■ **WORK TASK**: Return the entries exactly as they appear.
Top of SUPPLIED ENTRIES
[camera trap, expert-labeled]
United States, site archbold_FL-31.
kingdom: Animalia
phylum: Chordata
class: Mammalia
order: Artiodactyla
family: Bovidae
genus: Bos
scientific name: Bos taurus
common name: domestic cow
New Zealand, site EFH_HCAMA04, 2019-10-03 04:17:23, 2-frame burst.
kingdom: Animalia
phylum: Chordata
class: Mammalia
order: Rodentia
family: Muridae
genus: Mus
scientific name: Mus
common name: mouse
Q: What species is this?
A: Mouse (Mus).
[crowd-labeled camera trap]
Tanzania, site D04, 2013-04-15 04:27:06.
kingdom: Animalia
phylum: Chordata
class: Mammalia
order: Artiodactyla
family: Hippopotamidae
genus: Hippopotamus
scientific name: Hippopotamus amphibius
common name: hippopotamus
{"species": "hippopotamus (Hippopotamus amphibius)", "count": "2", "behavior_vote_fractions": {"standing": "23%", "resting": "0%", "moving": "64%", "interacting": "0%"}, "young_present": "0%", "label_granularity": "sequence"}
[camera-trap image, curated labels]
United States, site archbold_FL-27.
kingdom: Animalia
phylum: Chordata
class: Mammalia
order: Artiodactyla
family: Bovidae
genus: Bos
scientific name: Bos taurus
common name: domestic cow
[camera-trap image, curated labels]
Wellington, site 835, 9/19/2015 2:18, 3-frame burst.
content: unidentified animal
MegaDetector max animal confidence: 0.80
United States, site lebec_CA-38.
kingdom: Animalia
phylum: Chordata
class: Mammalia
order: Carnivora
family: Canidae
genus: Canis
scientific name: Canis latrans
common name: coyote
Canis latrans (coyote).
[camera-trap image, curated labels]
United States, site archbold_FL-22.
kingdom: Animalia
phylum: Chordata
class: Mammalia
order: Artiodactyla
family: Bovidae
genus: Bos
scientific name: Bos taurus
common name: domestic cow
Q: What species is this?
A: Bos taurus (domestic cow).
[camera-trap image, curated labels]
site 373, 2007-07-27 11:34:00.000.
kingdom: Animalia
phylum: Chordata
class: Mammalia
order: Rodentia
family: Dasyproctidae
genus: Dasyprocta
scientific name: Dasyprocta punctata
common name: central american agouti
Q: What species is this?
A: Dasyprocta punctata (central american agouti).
Bottom of SUPPLIED ENTRIES
■ **RESPONSE**:
[camera trap, expert-labeled]
United States, site archbold_FL-31.
kingdom: Animalia
phylum: Chordata
class: Mammalia
order: Artiodactyla
family: Bovidae
genus: Bos
scientific name: Bos taurus
common name: domestic cow
New Zealand, site EFH_HCAMA04, 2019-10-03 04:17:23, 2-frame burst.
kingdom: Animalia
phylum: Chordata
class: Mammalia
order: Rodentia
family: Muridae
genus: Mus
scientific name: Mus
common name: mouse
Q: What species is this?
A: Mouse (Mus).
[crowd-labeled camera trap]
Tanzania, site D04, 2013-04-15 04:27:06.
kingdom: Animalia
phylum: Chordata
class: Mammalia
order: Artiodactyla
family: Hippopotamidae
genus: Hippopotamus
scientific name: Hippopotamus amphibius
common name: hippopotamus
{"species": "hippopotamus (Hippopotamus amphibius)", "count": "2", "behavior_vote_fractions": {"standing": "23%", "resting": "0%", "moving": "64%", "interacting": "0%"}, "young_present": "0%", "label_granularity": "sequence"}
[camera-trap image, curated labels]
United States, site archbold_FL-27.
kingdom: Animalia
phylum: Chordata
class: Mammalia
order: Artiodactyla
family: Bovidae
genus: Bos
scientific name: Bos taurus
common name: domestic cow
[camera-trap image, curated labels]
Wellington, site 835, 9/19/2015 2:18, 3-frame burst.
content: unidentified animal
MegaDetector max animal confidence: 0.80
United States, site lebec_CA-38.
kingdom: Animalia
phylum: Chordata
class: Mammalia
order: Carnivora
family: Canidae
genus: Canis
scientific name: Canis latrans
common name: coyote
Canis latrans (coyote).
[camera-trap image, curated labels]
United States, site archbold_FL-22.
kingdom: Animalia
phylum: Chordata
class: Mammalia
order: Artiodactyla
family: Bovidae
genus: Bos
scientific name: Bos taurus
common name: domestic cow
Q: What species is this?
A: Bos taurus (domestic cow).
[camera-trap image, curated labels]
site 373, 2007-07-27 11:34:00.000.
kingdom: Animalia
phylum: Chordata
class: Mammalia
order: Rodentia
family: Dasyproctidae
genus: Dasyprocta
scientific name: Dasyprocta punctata
common name: central american agouti
Q: What species is this?
A: Dasyprocta punctata (central american agouti).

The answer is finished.